■ STATED TASK ■
Each line from the one that contains "From the grass" to the end of the material must be quoted exactly; include both end lines and nothing else.

■ DATA RECORDS ■
● ● ●
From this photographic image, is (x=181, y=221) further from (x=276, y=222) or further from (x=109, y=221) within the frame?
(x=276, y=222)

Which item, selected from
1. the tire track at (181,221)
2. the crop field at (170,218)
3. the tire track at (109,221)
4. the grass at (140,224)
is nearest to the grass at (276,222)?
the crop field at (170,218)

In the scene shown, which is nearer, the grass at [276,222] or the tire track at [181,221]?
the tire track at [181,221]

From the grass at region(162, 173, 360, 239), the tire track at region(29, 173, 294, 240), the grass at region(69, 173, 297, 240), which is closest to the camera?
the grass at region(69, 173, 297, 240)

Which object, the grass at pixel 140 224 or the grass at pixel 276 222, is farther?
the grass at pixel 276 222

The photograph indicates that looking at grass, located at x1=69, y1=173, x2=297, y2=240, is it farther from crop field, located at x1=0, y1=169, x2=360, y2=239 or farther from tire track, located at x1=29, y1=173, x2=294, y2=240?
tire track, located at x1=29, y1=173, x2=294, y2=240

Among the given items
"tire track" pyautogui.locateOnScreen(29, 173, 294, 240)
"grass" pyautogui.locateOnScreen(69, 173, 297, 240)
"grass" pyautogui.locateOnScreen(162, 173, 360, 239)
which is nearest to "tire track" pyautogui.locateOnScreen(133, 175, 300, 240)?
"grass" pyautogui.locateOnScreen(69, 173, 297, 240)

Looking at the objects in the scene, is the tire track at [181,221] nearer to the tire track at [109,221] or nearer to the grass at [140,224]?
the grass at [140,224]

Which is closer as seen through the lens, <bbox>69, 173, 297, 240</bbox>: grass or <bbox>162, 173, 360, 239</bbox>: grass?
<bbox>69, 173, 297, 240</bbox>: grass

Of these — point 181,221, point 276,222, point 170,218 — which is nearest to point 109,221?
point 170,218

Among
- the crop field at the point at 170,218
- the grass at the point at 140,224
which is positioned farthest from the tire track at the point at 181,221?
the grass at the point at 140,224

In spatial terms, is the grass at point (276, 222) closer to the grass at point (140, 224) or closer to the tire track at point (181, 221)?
● ● ●
■ SOLUTION BELOW ■
From the grass at region(162, 173, 360, 239), the tire track at region(29, 173, 294, 240), the grass at region(69, 173, 297, 240), which is closest to the camera?
the grass at region(69, 173, 297, 240)

Which object, the grass at pixel 140 224 or the grass at pixel 276 222, is farther?
the grass at pixel 276 222

The photograph indicates that looking at grass, located at x1=69, y1=173, x2=297, y2=240, is it farther from crop field, located at x1=0, y1=169, x2=360, y2=239 or farther from tire track, located at x1=29, y1=173, x2=294, y2=240?
tire track, located at x1=29, y1=173, x2=294, y2=240

Among the given items
"tire track" pyautogui.locateOnScreen(29, 173, 294, 240)
"grass" pyautogui.locateOnScreen(69, 173, 297, 240)
"grass" pyautogui.locateOnScreen(162, 173, 360, 239)
which is nearest to "tire track" pyautogui.locateOnScreen(133, 175, 300, 240)?
"grass" pyautogui.locateOnScreen(69, 173, 297, 240)

Looking at the objects in the scene, is the tire track at [181,221] nearer to the tire track at [109,221] or nearer to the grass at [140,224]?
the grass at [140,224]

Which is closer as seen through the lens, <bbox>69, 173, 297, 240</bbox>: grass or <bbox>162, 173, 360, 239</bbox>: grass?
<bbox>69, 173, 297, 240</bbox>: grass

Of these — point 181,221, point 276,222, point 170,218 — which is nearest to point 109,221?
point 170,218

Among
- the crop field at the point at 170,218
- the grass at the point at 140,224
which is positioned farthest from the tire track at the point at 181,221?
the grass at the point at 140,224

In spatial terms, is the grass at point (276, 222) closer to the grass at point (140, 224) or closer to the tire track at point (181, 221)?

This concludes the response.